Duke provided premium access to all sorts of resources—project trackers, video conferencing platforms, etc. We were expected to coordinate with the other team virtually, and deliver on the original scope including weekly check-ins with the clients. One thing was clear—the quality of learning and challenges that a capstone is supposed to offer would not be compromised in light of recent events. And what ensued for the next six weeks cemented the Team Fuqua spirit for me.

Over numerous zoom calls, we meticulously designed task-level plans for the 10 of us and received coaching from Professor Veena and the Business Communication faculty to prepare for a virtual corporate world. The switch in the learning environment seemed seamless with Fuqua and Duke, and it was not just because of the preparedness, the infrastructure, or adaptability. At the end of the day, it’s people coming together and working towards a common goal. We never met in-person after that email from President Price but made sure that we doubled down on Team Fuqua’s core principles—Impactful Stewardship, Loyal Community, and Uncompromising Integrity.

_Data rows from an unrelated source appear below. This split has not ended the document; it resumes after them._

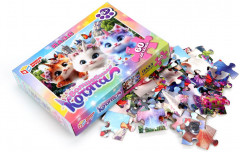 Пазл «Волшебные котята» - Фото 1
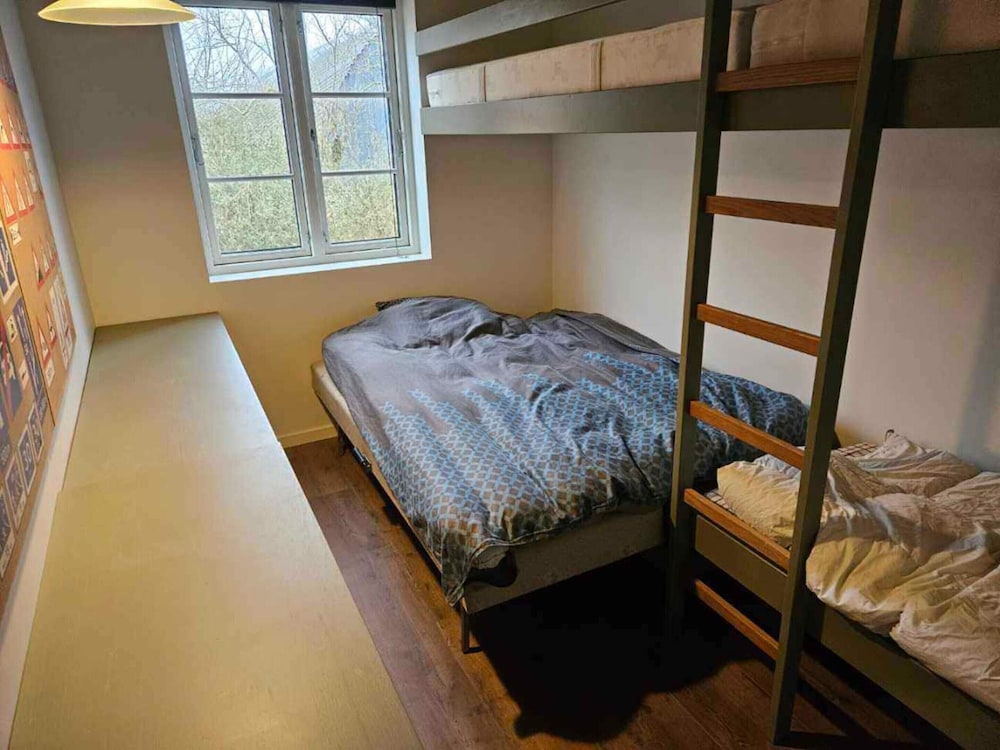 5 Star Holiday Home in Hadsund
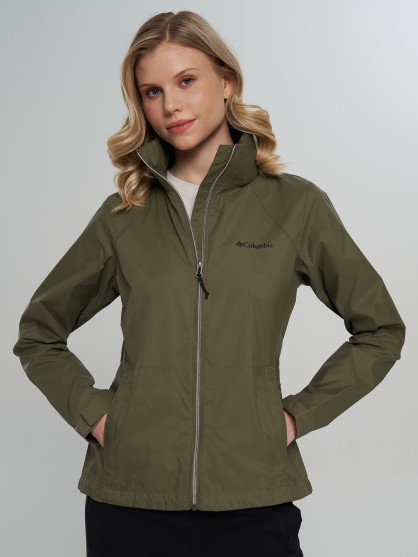 Ветровка женская Columbia Switchback IV Jacket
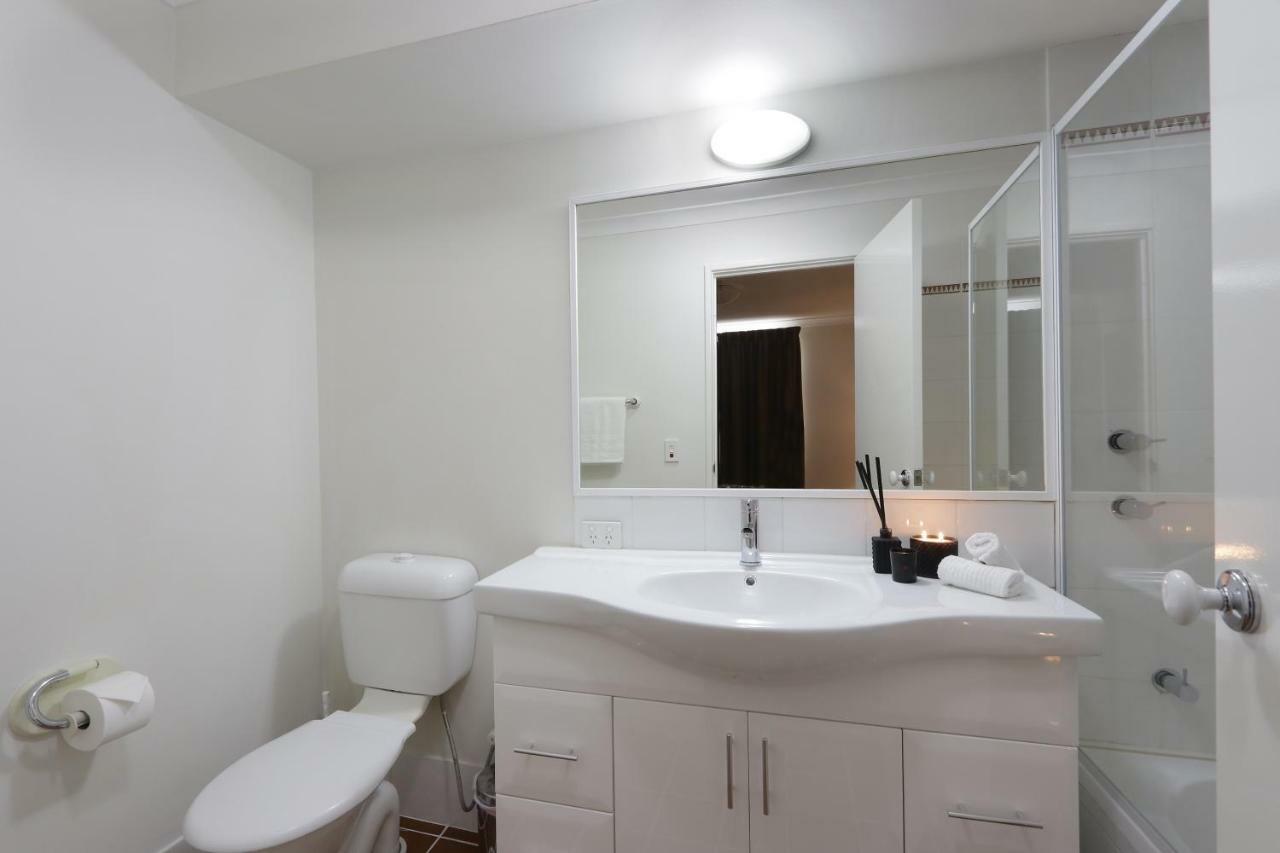 Hillarys Marina Apartment Perth Ngoại thất bức ảnh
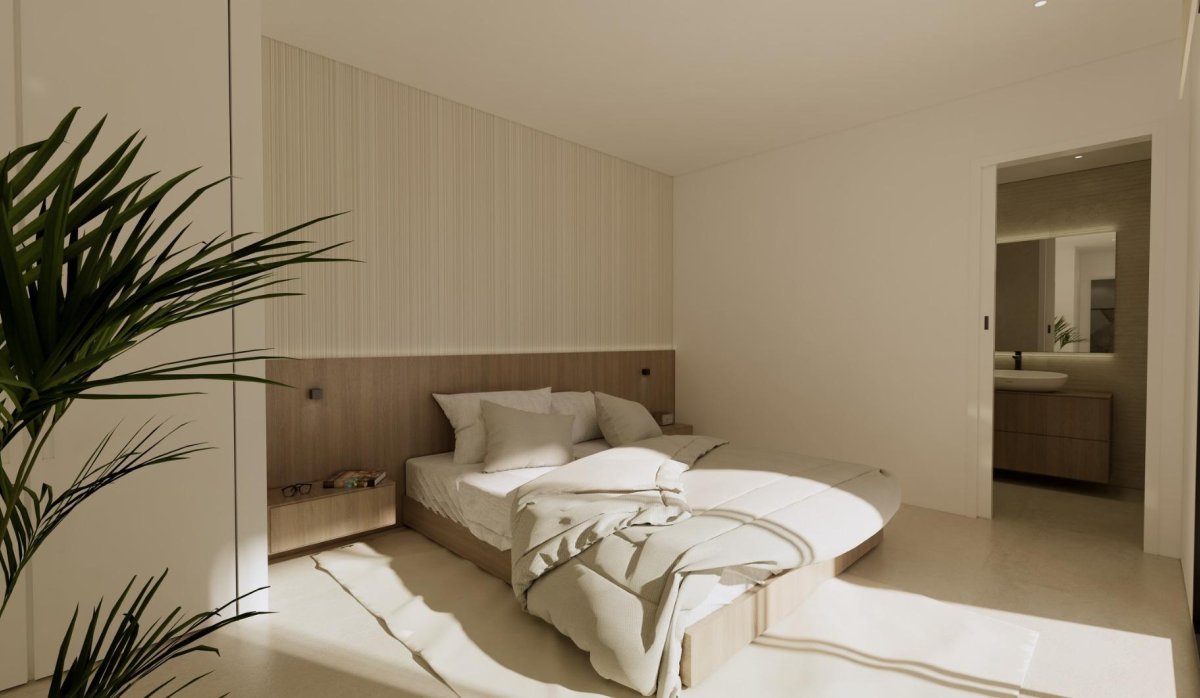 Nouvelle construction - Villa - Dolores - Sector 3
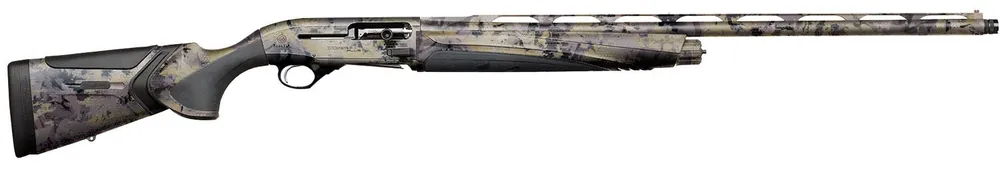 Beretta A400 Xtreme Plus KO Shotgun 12GA OPTIFADE Waterfowl Timber 26"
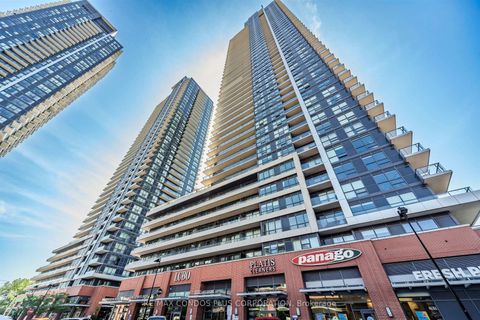 Photo 0 at 2706 - 2220 Lake Shore Boulevard W, Mimico, Toronto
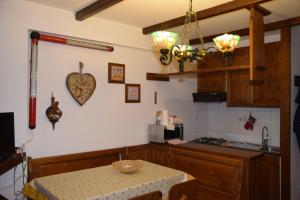 Appartamento con 2 Camere da Letto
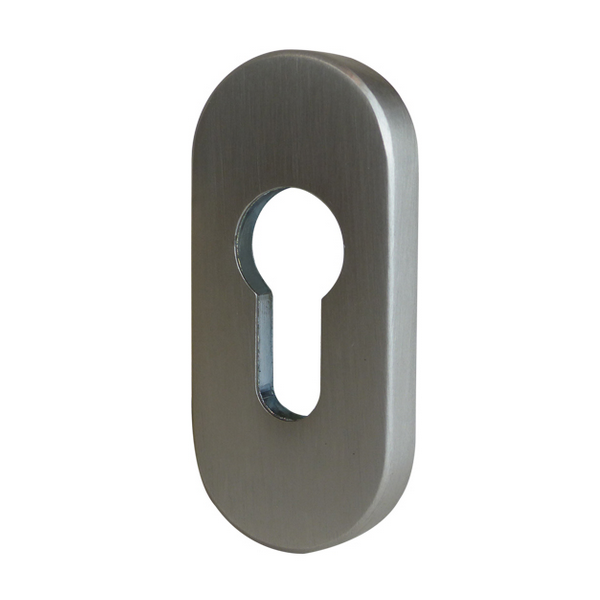 Rosace cylindre ovale de securite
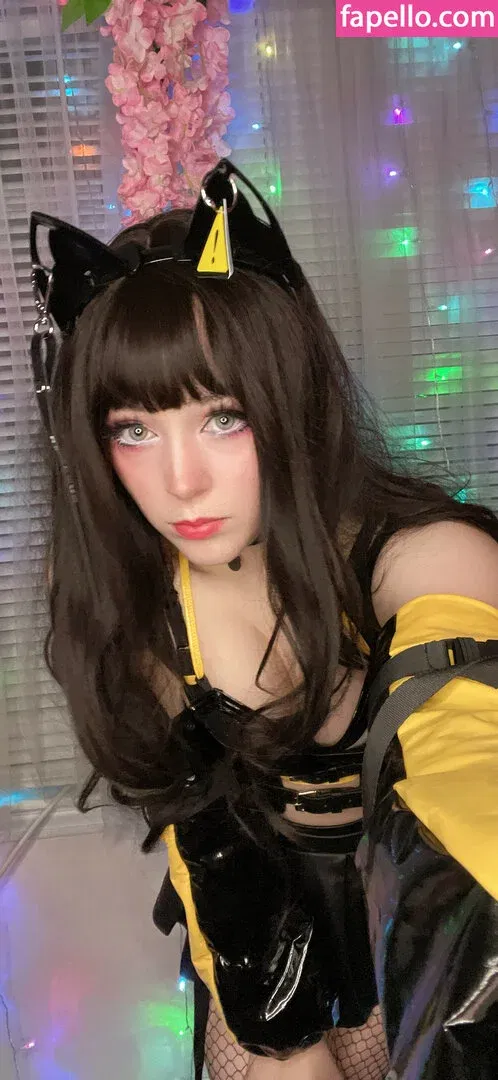 Meikapuff / Meikasama Onlyfans Photo Gallery 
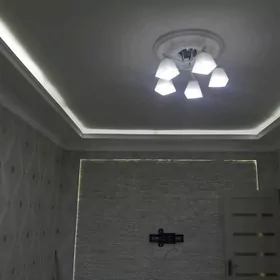 Ремонт квартир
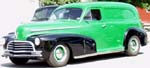 46 Chevy Sedan Delivery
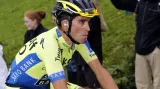 Alberto Contador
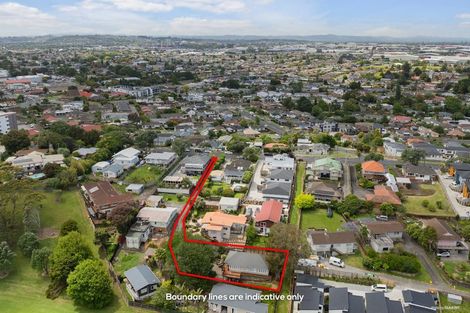 Photo of property in 2/27 Hillcrest Road, Papatoetoe, Auckland, 2025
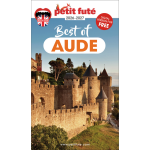 Guide best of aude 2026 petit fut� (broch�)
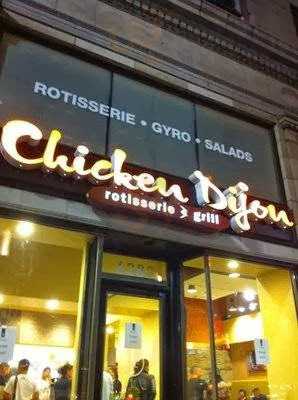 Feast Kitchen And Grill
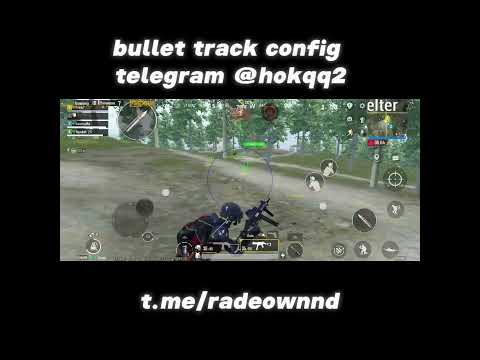 PUBG pro config #pubg #pubgconfig #bgmi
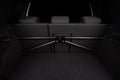 Brace, Rear Body, CF, Golf 7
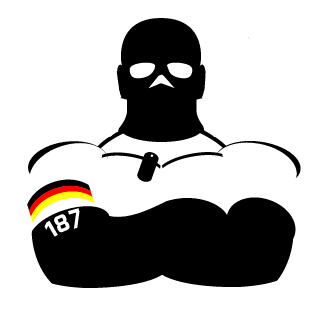 Bulletproof2k3's emblem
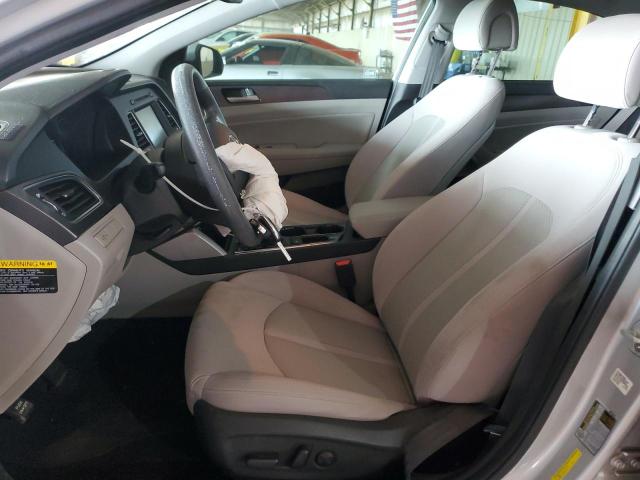 2017 HYUNDAI SONATA SPO - 5NPE34AF4HH553952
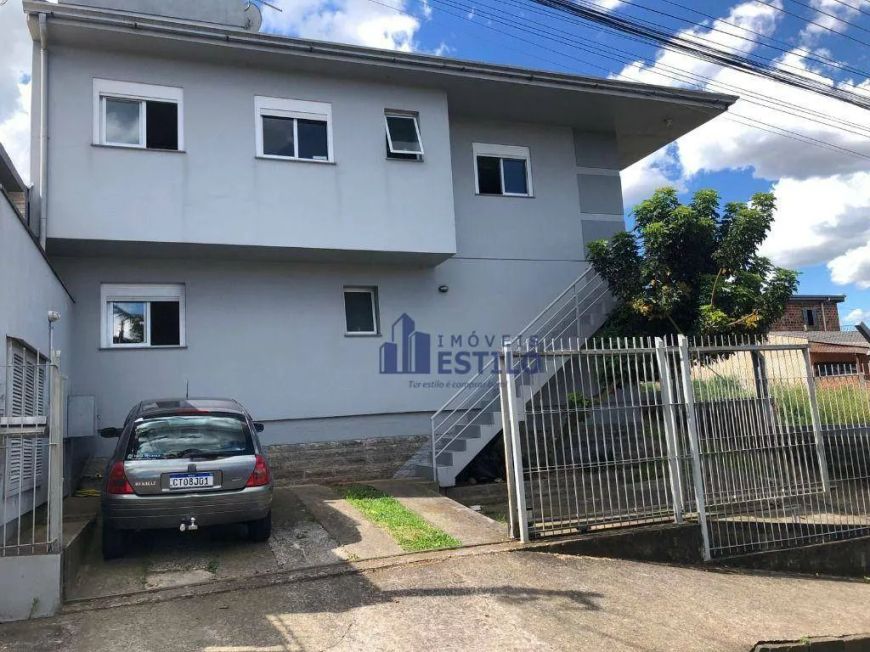 Sobrado à venda, 55 m² por R$ 250.000,00 - Charqueadas - Caxias do Sul/RS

Although it was not the same scenario as when we all headed to our offices for work after graduation, the learnings from those six weeks shaped us. Making the most of meetings, working across time zones, and not letting a virtual setting be a hindrance to the quality of presentations for the client, were all instilled in us. We even got super creative—topical jokes, fancy Zoom backgrounds, and whatnot. The payoff? During our final presentation, the CMO looked at a tool we built and said, “Thank you, guys! This is Christmas in the summertime.”

My key takeaway from the virtual capstone project experience? I witnessed what Victor Cheng talks about—the difference between growing pain and suffering pain. Thanks to the spirit and support from Team Fuqua I could turn this into growing pain. And years later, when I am faced again with a brazen challenge, I can look back these six weeks and put on my game face. And that, that helps a lot!